Getting the n best elements from a vector?

Question

I have a vector of structures, for which I have overloaded all comparison operators for. I do not know the size of the structure at compilation time.

What's the fasted way to retrieve the n best (where "best" can be either the smallest or the largest) elements in the vector? I am aware of max_element and min_element but they only return a single element. I would prefer to not loop n times, retrieving the best element, removing it and then getting the next one. This approach seems too slow.

Thanks.

Answer 1

The other answers here work, but you could also use copy_if.

std::vector<int> vec{ 1, 5, 7, 9, 3, 6, 8, 4, 2 };

std::vector<int> odd;
std::copy_if(vec.begin(), vec.end(), std::back_inserter(odd), [](int a){ return a % 2 == 1; });
std::vector<int> low;
std::copy_if(vec.begin(), vec.end(), std::back_inserter(low), [](int a){ return a <= 3; });
std::vector<int> high;
std::copy_if(vec.begin(), vec.end(), std::back_inserter(high), [](int a){ return a >= 7; });

There is also remove_copy_if if you need to remove the matching data.

Answer 2

I propose you a solution that does neither modify nor make a copy of the vector:

So I assume that the original vector is very very big and you still need the data in the original order for other purposes

template <typename T>
set<T> best_n2(vector<T>& v, size_t n)
{
    set<int> u;          // the result is a sorted set
    int i = 0;
    for (auto x : v) {   // fill the N first elements
        if (i++ < n) {
            u.insert(x);
        }
        else if (x > *u.begin()) {  // then get rid of the smallest if necessray
            u.erase(*u.begin()); 
            u.insert(x);
        }
    }
    return u;
}

If you can modify the original vector, I'd choose the solution of szulack.
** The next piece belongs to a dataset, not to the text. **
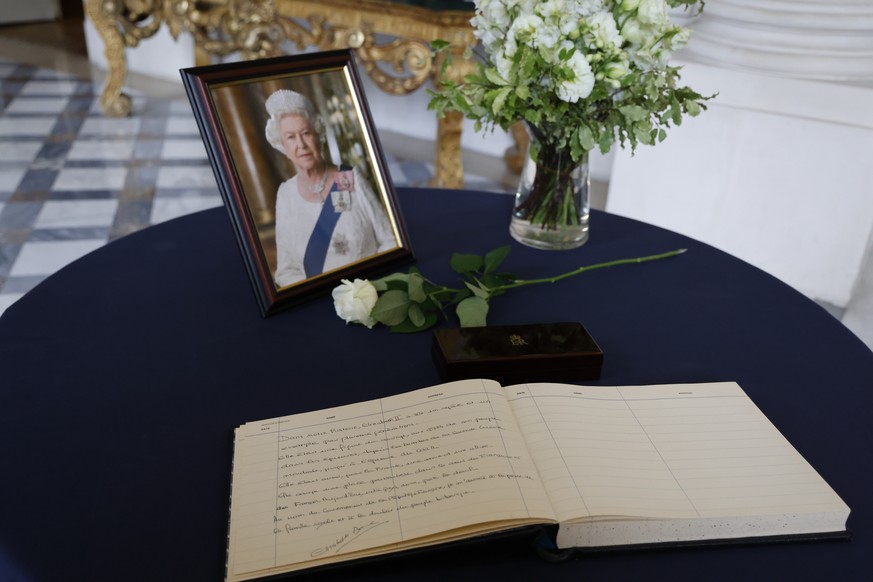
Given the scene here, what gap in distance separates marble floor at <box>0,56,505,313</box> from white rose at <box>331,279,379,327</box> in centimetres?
177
I didn't propose it because he types much faster than I do ;-)

Answer 3

If you want to retrieve the n smallest elements sort the vector in ascending order.

If you want to retrieve the n largest elements sort the vector in descending order.

Then,

1. Get two iterators.

   start = v.begin();
   end = start + n;
   

2. Iterate from start till end but excluding end.

Answer 4

You can use std::nth_element, that will move the smallest n elements to the first n positions in the range (notice that the relative ordering of those n elements is not defined).

std::vector<T> objects;
std::nth_element( objects.begin(), objects.begin() + n, objects.end() );

// Now the range [objects.begin(), objects.begin() + n) contains the lowest n elements
// Obviously n must be <= objects.size()

When you write that you do not know the size of the structure at compilation time, I assume that you have a collection of polymorphic objects, and you have a vector of pointers instead of elements. No big deal, you can still use std::nth_element with a lambda.

std::vector<T*> objects;
std::nth_element( objects.begin(),
                  objects.begin() + n,
                  objects.end(),
                  [](const T * lhs, const T * rhs)
                  {
                      return (*lhs) < (*rhs); // Or (*lhs) > (*rhs) for the greatest n elements
                  });

Answer 5

Another approach than the brute-force sorting-and-taking-the-first: Set up a temporary container of size n and initialize it with the first n elements of you original vector (which has size N, say). Sort that temporary vector.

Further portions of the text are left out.